During fetal monitoring, the doctor can also do a non-stress test on the baby. By rubbing the mother’s stomach or introducing loud noises, the baby’s movements and heart rate are measured. If the heart rate goes up, the test is normal. If the heart rate does not accelerate when the baby is externally stimulated, the doctor will do a stress test.
During the stress test, the mother is given a hormone (called oxytocin) which stimulates internal uterine contractions. During a contraction, the baby is momentarily deprived of its blood supply and oxygen, which forces the baby to respond with a higher heart rate.
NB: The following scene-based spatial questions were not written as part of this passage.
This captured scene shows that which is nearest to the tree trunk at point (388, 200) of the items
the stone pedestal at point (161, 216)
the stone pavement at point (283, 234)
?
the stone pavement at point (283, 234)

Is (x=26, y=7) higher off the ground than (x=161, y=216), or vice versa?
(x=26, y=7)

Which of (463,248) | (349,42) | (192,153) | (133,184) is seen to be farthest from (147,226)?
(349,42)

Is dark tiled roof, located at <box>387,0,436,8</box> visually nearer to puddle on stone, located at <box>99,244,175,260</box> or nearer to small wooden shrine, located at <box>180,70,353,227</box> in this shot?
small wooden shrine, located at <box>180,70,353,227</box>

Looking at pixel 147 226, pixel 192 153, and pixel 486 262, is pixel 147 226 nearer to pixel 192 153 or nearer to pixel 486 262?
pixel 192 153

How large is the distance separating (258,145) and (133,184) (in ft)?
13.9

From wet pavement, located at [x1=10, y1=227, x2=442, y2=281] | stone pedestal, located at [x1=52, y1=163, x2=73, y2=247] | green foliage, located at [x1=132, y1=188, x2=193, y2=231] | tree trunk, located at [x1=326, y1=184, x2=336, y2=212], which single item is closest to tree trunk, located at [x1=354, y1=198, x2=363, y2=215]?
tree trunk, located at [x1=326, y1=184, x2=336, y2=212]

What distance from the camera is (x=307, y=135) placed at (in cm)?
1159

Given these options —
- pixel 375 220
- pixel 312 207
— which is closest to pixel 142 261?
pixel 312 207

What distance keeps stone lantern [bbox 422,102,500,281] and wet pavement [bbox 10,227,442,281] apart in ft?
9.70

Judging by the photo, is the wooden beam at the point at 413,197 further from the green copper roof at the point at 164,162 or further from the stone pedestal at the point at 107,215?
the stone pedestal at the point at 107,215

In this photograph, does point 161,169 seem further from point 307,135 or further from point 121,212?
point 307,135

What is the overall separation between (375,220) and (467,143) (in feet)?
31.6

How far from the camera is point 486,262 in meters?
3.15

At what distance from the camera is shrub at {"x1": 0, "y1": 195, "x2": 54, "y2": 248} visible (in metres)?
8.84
If the baby’s heart rate slows down rather than speeds up, the baby may be in jeopardy.
Complications of Gestational Diabetes
If untreated or poorly controlled, gestational diabetes can cause the baby to:
- have macrosomia (excessive weight at birth exceeding 9 pounds, 14 ounces)
- develop hypoglycemia (low blood sugar) at birth
- develop jaundice (yellow skin)
- develop respiratory distress syndrome (breathing difficulties)
- die after week 28 of pregnancy (called a stillbirth)
- die in infancy
Gestational diabetes usually goes away after pregnancy, but, once a woman has had gestational diabetes, the chances are 75 percent that it will return in future pregnancies. In a few women, however, pregnancy uncovers insulin-dependent (Type I) or non-insulin dependent (Type II) diabetes. In other women, gestational diabetes increases their chances of developing Type II diabetes within eight years.
What tests are used to diagnose gestational diabetes?
Can diet correct or prevent gestational diabetes?
What kind of diet plan should be followed and how rigid is it?
Will insulin injections be needed?
Will diabetes harm the development of the fetus?
Could the baby become a diabetic later on?
What are the chances of remaining a diabetic after delivery or becoming a diabetic later?